That marks a significant shift of opinion from a dozen years ago, when a majority of the public dismissed the role of global warming and said such severe weather events just happen from time to time.

In a 2005 Washington Post-ABC poll, taken a month after Hurricane Katrina ravaged the Gulf Coast and devastated New Orleans, 39 percent of Americans said they believed climate change helped to fuel the intensity of hurricanes. Today, 55 percent believe that.

The shift may in part reflect scientists' increasing confidence - and their increasing amount of data - in linking certain extreme weather events such as hurricanes to climate change. Many researchers have been unequivocal that while hotter oceans, rising seas and other factors are not the sole cause of any event, the warming climate is contributing to more intense storms and more frequent, more crippling storm surges and flooding.

"[Hurricane] Harvey was not caused by climate change, yet its impacts - the storm surge and especially the extreme rainfall - very likely worsened due to human-caused global warming," Stefan Rahmstorf of the Potsdam Institute for Climate Impact Research said in a statement after the hurricane.

In a follow-up email to The Washington Post last month, Rahmstorf said that the explanation is just basic physics: The atmosphere holds more water vapor when it is warmer, setting the stage for more rain.

Yet for many Americans, the role of climate change has become as much about political beliefs as scientific findings.

Over the past decade, Democrats and independents accounted for most of the growing percentage of Americans who said climate change was a culprit in the intensity of hurricanes. While fewer than half of Democrats said climate change was a significant factor behind Hurricane Katrina in 2005, that figure rose to 78 percent this month after hurricanes Harvey and Irma. Similarly, 42 percent of independents saw climate change as contributing to the severity of hurricanes in 2005 - a season in which hurricanes Rita and Wilma also hit the United States - while 56 percent now do.

By contrast, attitudes among Republicans have hardly changed over the same period. About 72 percent currently say that the severity of recent storms was merely the result of the kind of intense weather events that materialize periodically. In 2005, 70 percent had that view.

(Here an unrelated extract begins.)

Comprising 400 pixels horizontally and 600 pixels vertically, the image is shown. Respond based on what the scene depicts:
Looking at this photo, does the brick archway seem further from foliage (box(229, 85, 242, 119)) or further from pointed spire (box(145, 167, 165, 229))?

Younger adults are much more likely to attribute a role to climate change in the intensity of major storms, and their opinions appear to have shifted sharply over the past decade or so. The new poll finds that 67 percent of adults younger than 30 say climate change contributed to the recent hurricanes' power, as do 64 percent of those in their 30s. Meanwhile, only about half of Americans ages 40 to 64 say that. The percentage is lower still for people older than 65.

Despite the damage their states suffered, the Post-ABC poll finds that residents in Texas and Florida appear more skeptical of linking climate change and a storm's punch than Americans nationally. The poll included 134 respondents living in one of the two states, and just under half say the severity of the recent hurricanes was typical. Forty-four percent say their intensity was made worse by Earth's changing climate.

The Washington Post-ABC News poll was conducted Sept. 18-21 among a random national sample of 1,002 adults reached on cellular and landline phones. The margin of sampling error for overall results is plus or minus 3.5 percentage points.